# DIRECTIONS:
Write out the entries below exactly, but only from the line containing "Employee Fellow for Technology Proficiency" through the line containing "18 грудня 2018 | 18:00", and without the pictures.

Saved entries

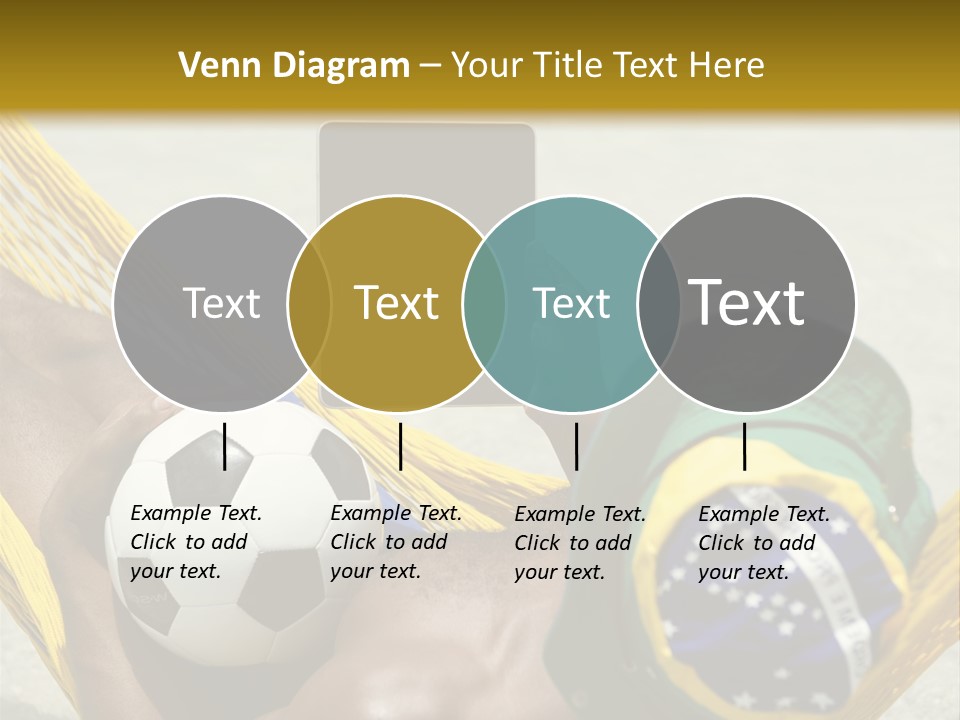 Venn Diagram – Your Title Text Here

Text

Text

Text

Text

Example Text. Click to add your text.

Example Text. Click to add your text.

Example Text. Click to add your text.

Example Text. Click to add your text.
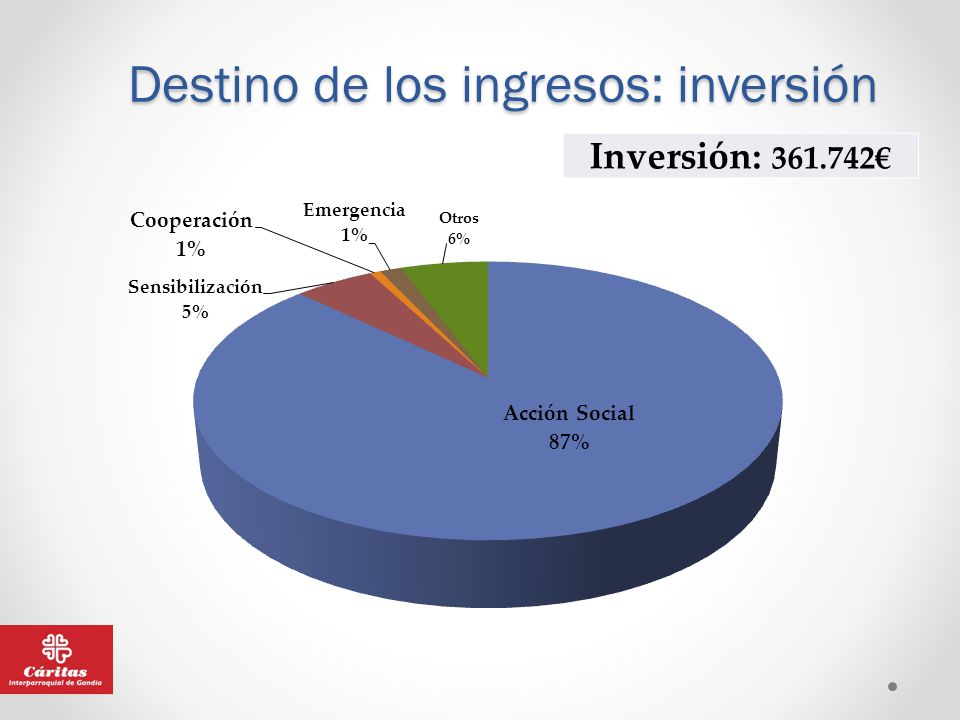 Destino de los ingresos: inversión

Inversión: 361.742€

Cooperación 1%

Emergencia 1%

Otros 6%

Sensibilización 5%

Acción Social 87%

Cáritas
Interparroquial de Gandia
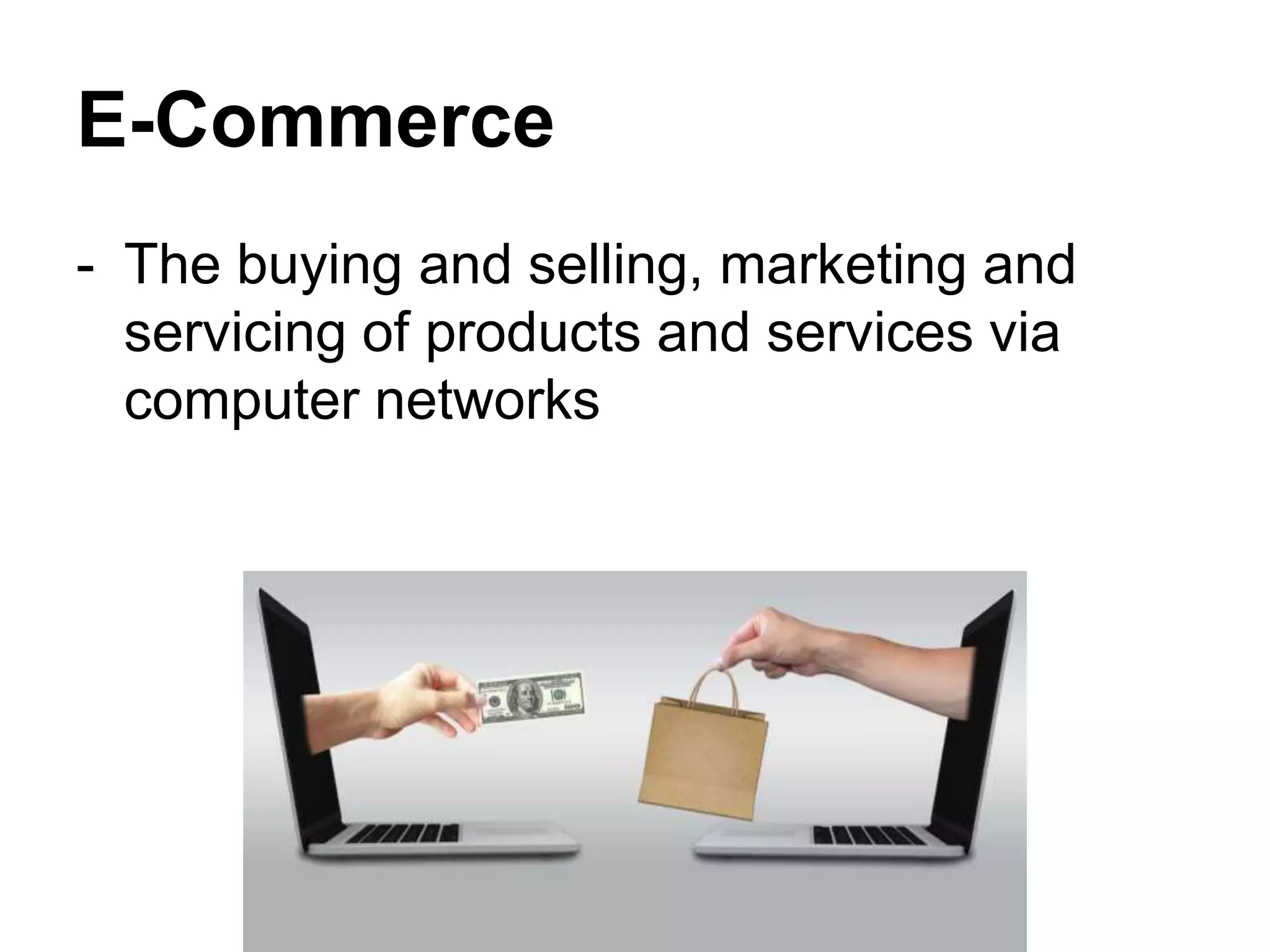 E-Commerce

- The buying and selling, marketing and servicing of products and services via computer networks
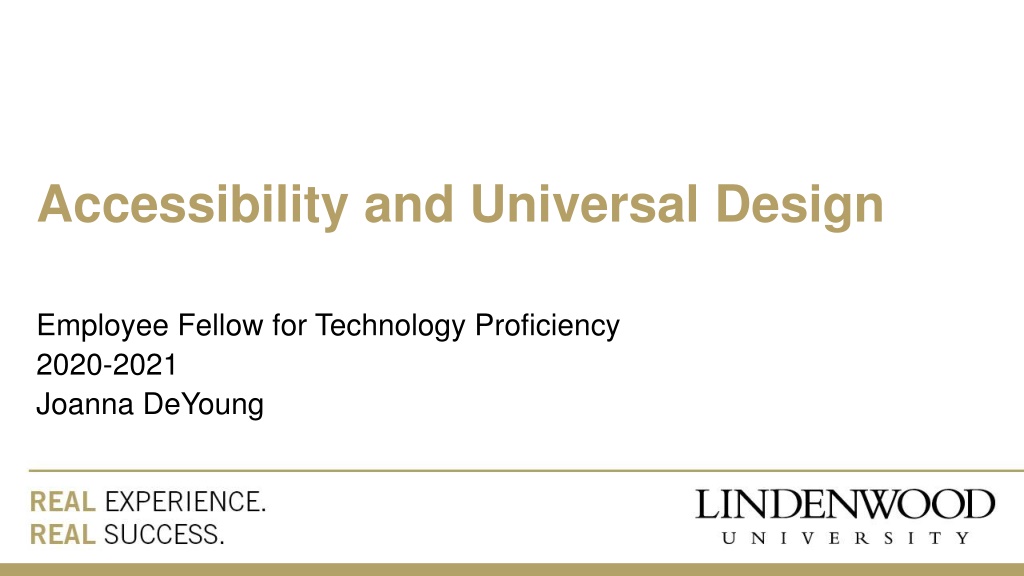 Accessibility and Universal Design

Employee Fellow for Technology Proficiency
2020-2021
Joanna DeYoung

REAL EXPERIENCE.
REAL SUCCESS.

LINDENWOOD
UNIVERSITY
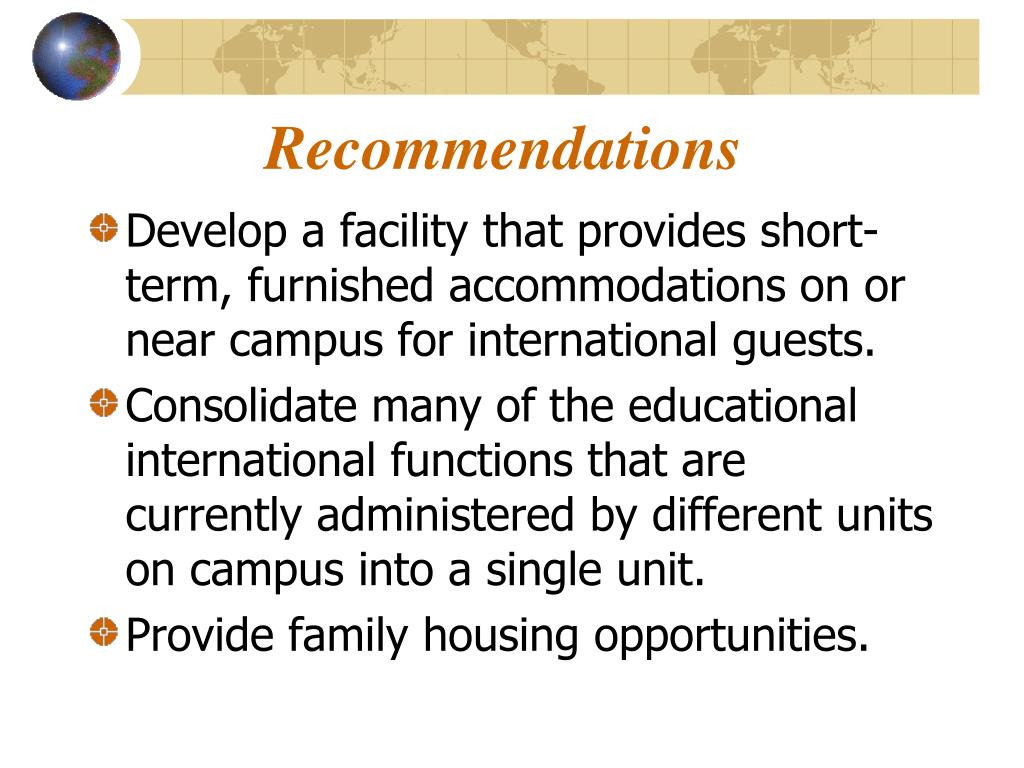 Recommendations

Develop a facility that provides short-term, furnished accommodations on or near campus for international guests.

Consolidate many of the educational international functions that are currently administered by different units on campus into a single unit.

Provide family housing opportunities.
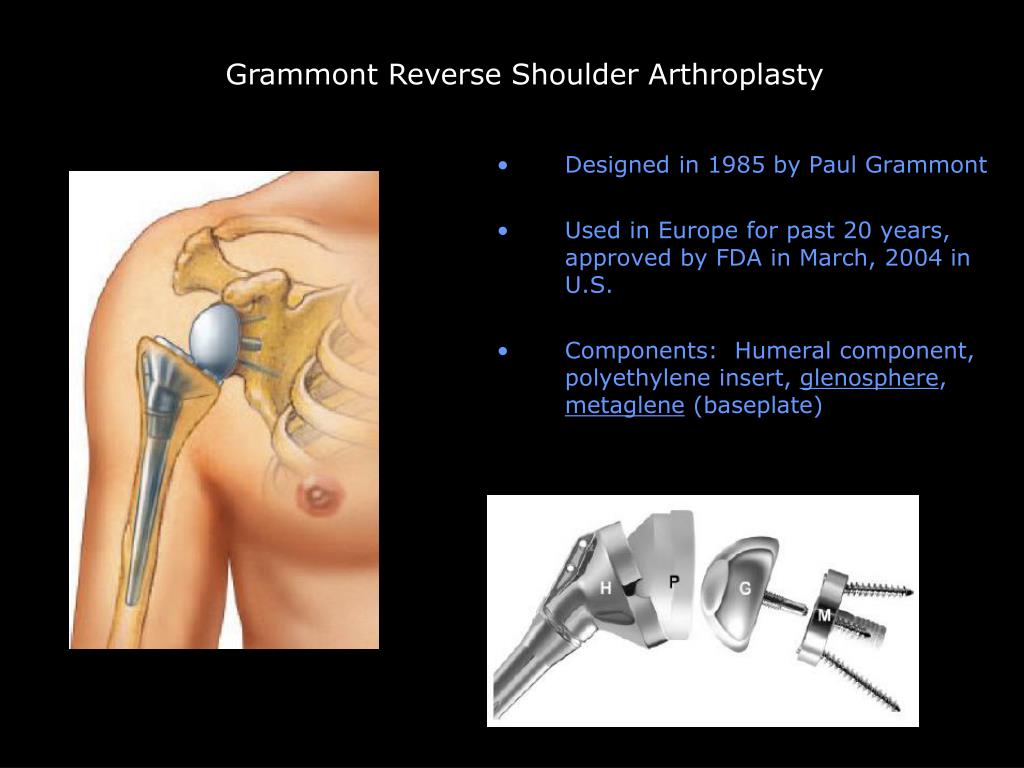 Grammont Reverse Shoulder Arthroplasty

• Designed in 1985 by Paul Grammont

• Used in Europe for past 20 years, approved by FDA in March, 2004 in U.S.

• Components: Humeral component, polyethylene insert, glenosphere, metaglene (baseplate)

H P G M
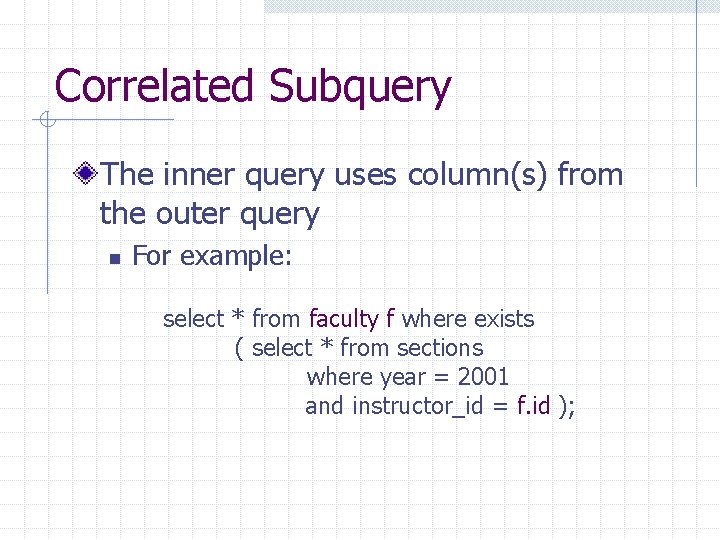 Correlated Subquery

The inner query uses column(s) from the outer query

For example:

select * from faculty f where exists
( select * from sections
where year = 2001
and instructor_id = f.id );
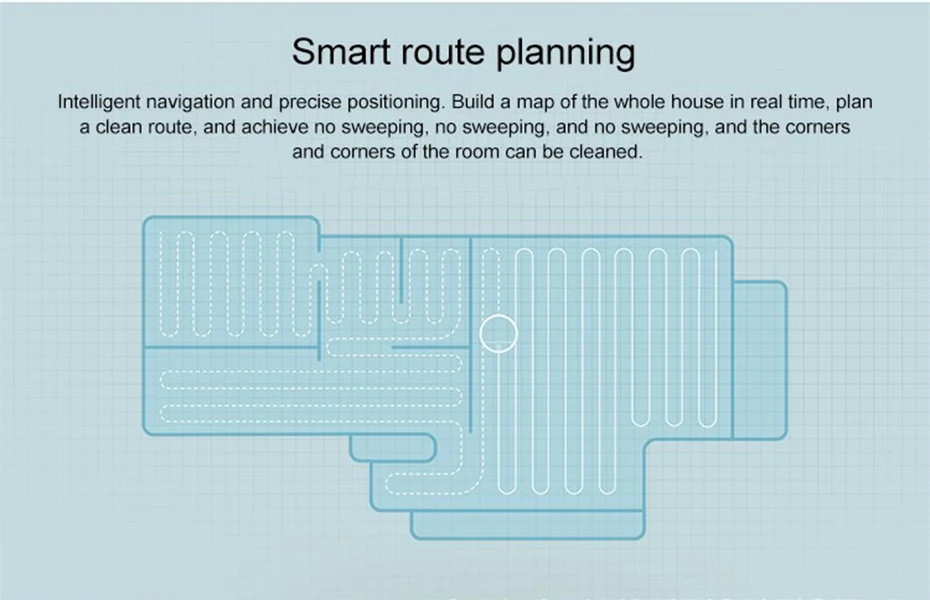 Smart route planning

Intelligent navigation and precise positioning. Build a map of the whole house in real time, plan a clean route, and achieve no sweeping, no sweeping, and no sweeping, and the corners and corners of the room can be cleaned.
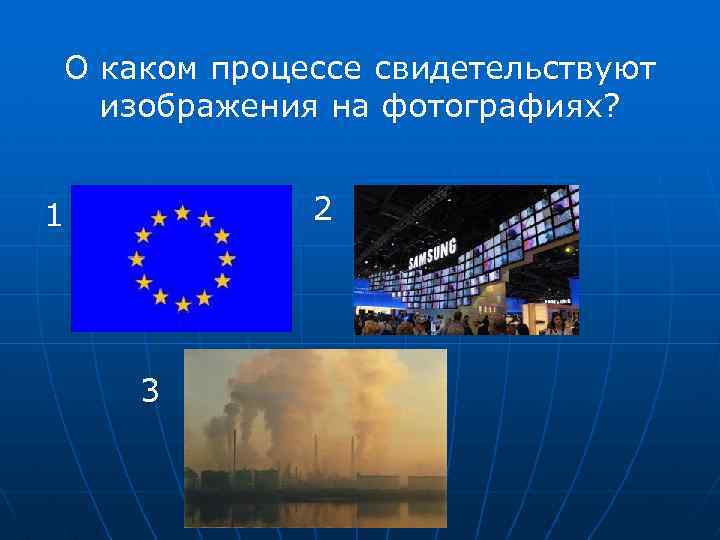 О каком процессе свидетельствуют изображения на фотографиях?

1

2

SAMSUNG

3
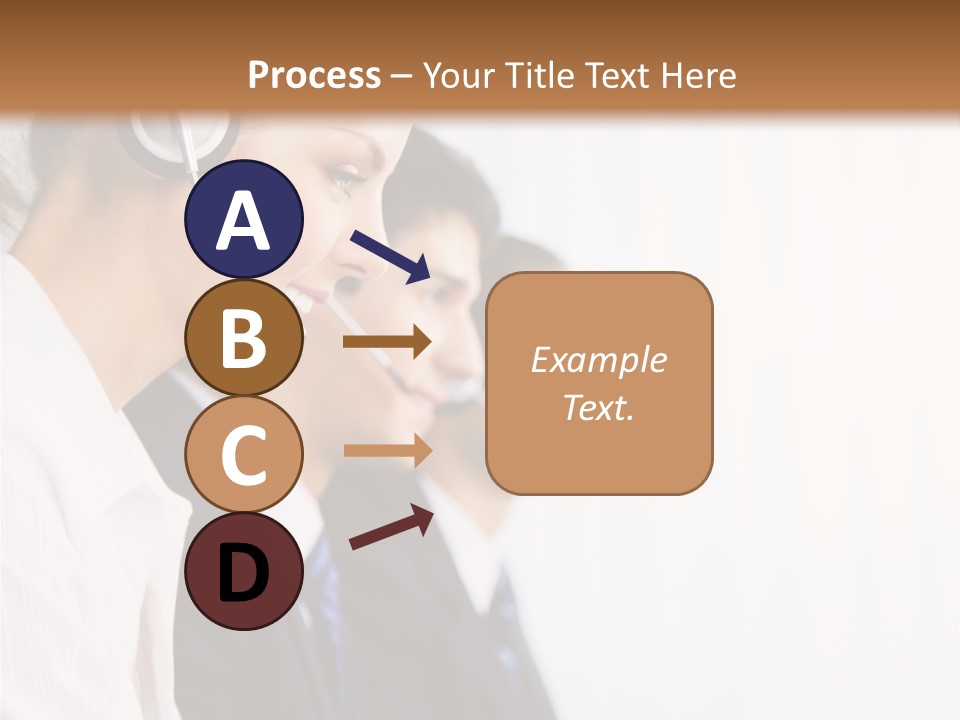 Process – Your Title Text Here

A

B

C

D

Example Text.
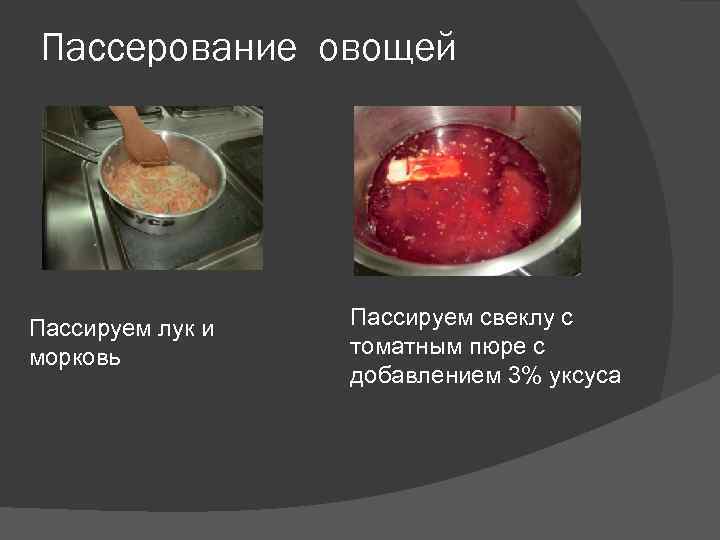 Пассерование овощей

Пассируем лук и морковь

Пассируем свеклу с томатным пюре с добавлением 3% уксуса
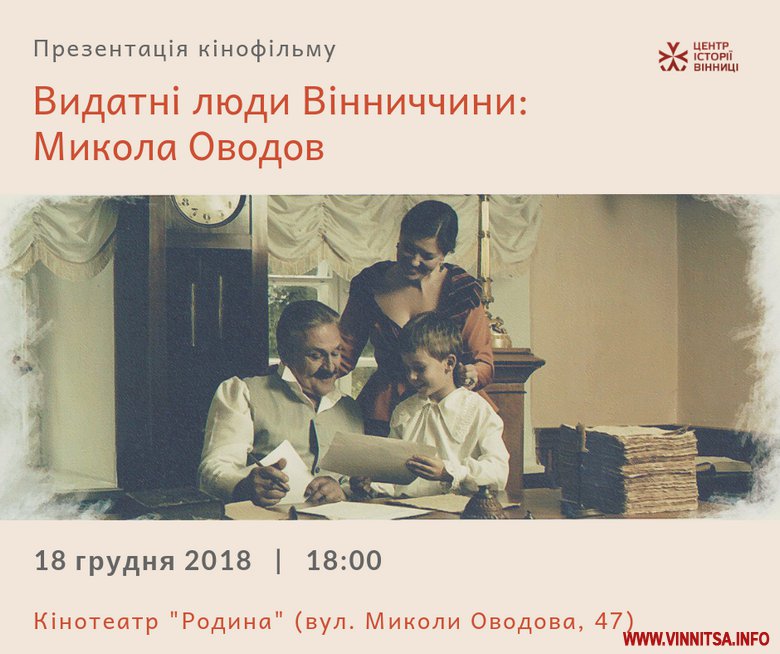 Презентація кінофільму

ЦЕНТР ІСТОРІЇ ВІННИЦІ

Видатні люди Вінниччини: Микола Оводов

18 грудня 2018 | 18:00

Кінотеатр "Родина" (вул. Миколи Оводова, 47)

WWW.VINNITSA.INFO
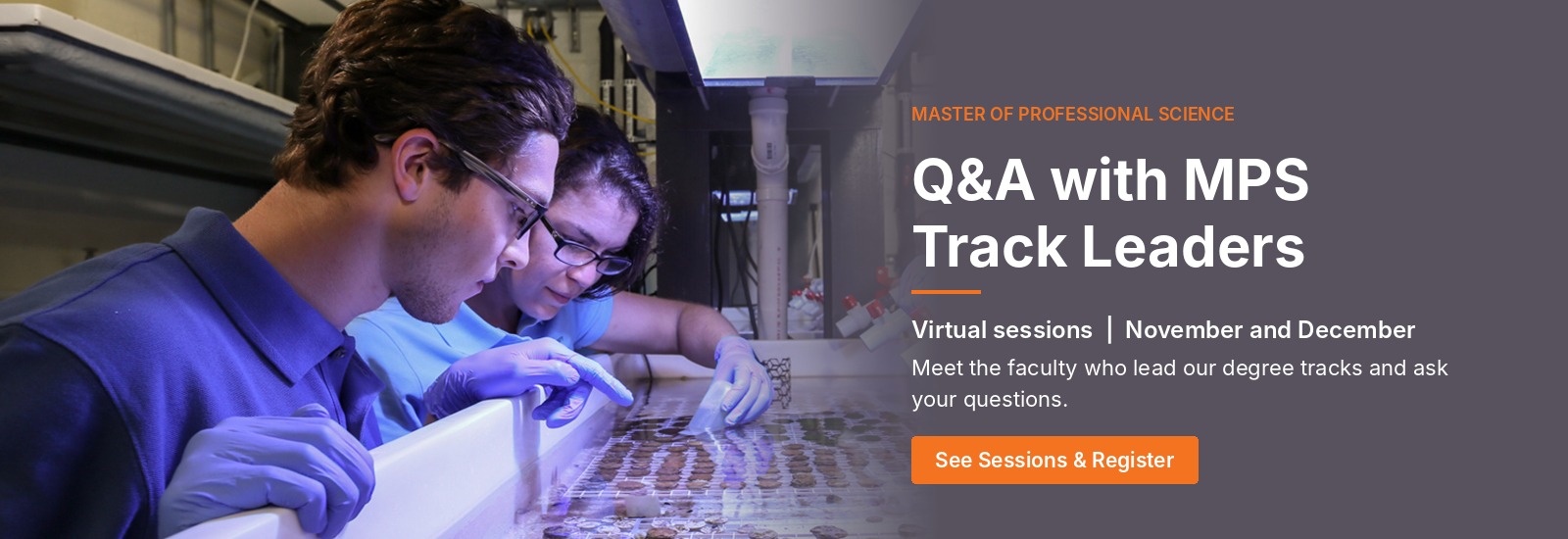 MASTER OF PROFESSIONAL SCIENCE

Q&A with MPS Track Leaders

Virtual sessions | November and December

Meet the faculty who lead our degree tracks and ask your questions.

See Sessions & Register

# EXPECTED ANSWER:
Employee Fellow for Technology Proficiency
2020-2021
Joanna DeYoung

REAL EXPERIENCE.
REAL SUCCESS.

LINDENWOOD
UNIVERSITY
 Recommendations

Develop a facility that provides short-term, furnished accommodations on or near campus for international guests.

Consolidate many of the educational international functions that are currently administered by different units on campus into a single unit.

Provide family housing opportunities.
 Grammont Reverse Shoulder Arthroplasty

• Designed in 1985 by Paul Grammont

• Used in Europe for past 20 years, approved by FDA in March, 2004 in U.S.

• Components: Humeral component, polyethylene insert, glenosphere, metaglene (baseplate)

H P G M
 Correlated Subquery

The inner query uses column(s) from the outer query

For example:

select * from faculty f where exists
( select * from sections
where year = 2001
and instructor_id = f.id );
 Smart route planning

Intelligent navigation and precise positioning. Build a map of the whole house in real time, plan a clean route, and achieve no sweeping, no sweeping, and no sweeping, and the corners and corners of the room can be cleaned.
 О каком процессе свидетельствуют изображения на фотографиях?

1

2

SAMSUNG

3
 Process – Your Title Text Here

A

B

C

D

Example Text.
 Пассерование овощей

Пассируем лук и морковь

Пассируем свеклу с томатным пюре с добавлением 3% уксуса
 Презентація кінофільму

ЦЕНТР ІСТОРІЇ ВІННИЦІ

Видатні люди Вінниччини: Микола Оводов

18 грудня 2018 | 18:00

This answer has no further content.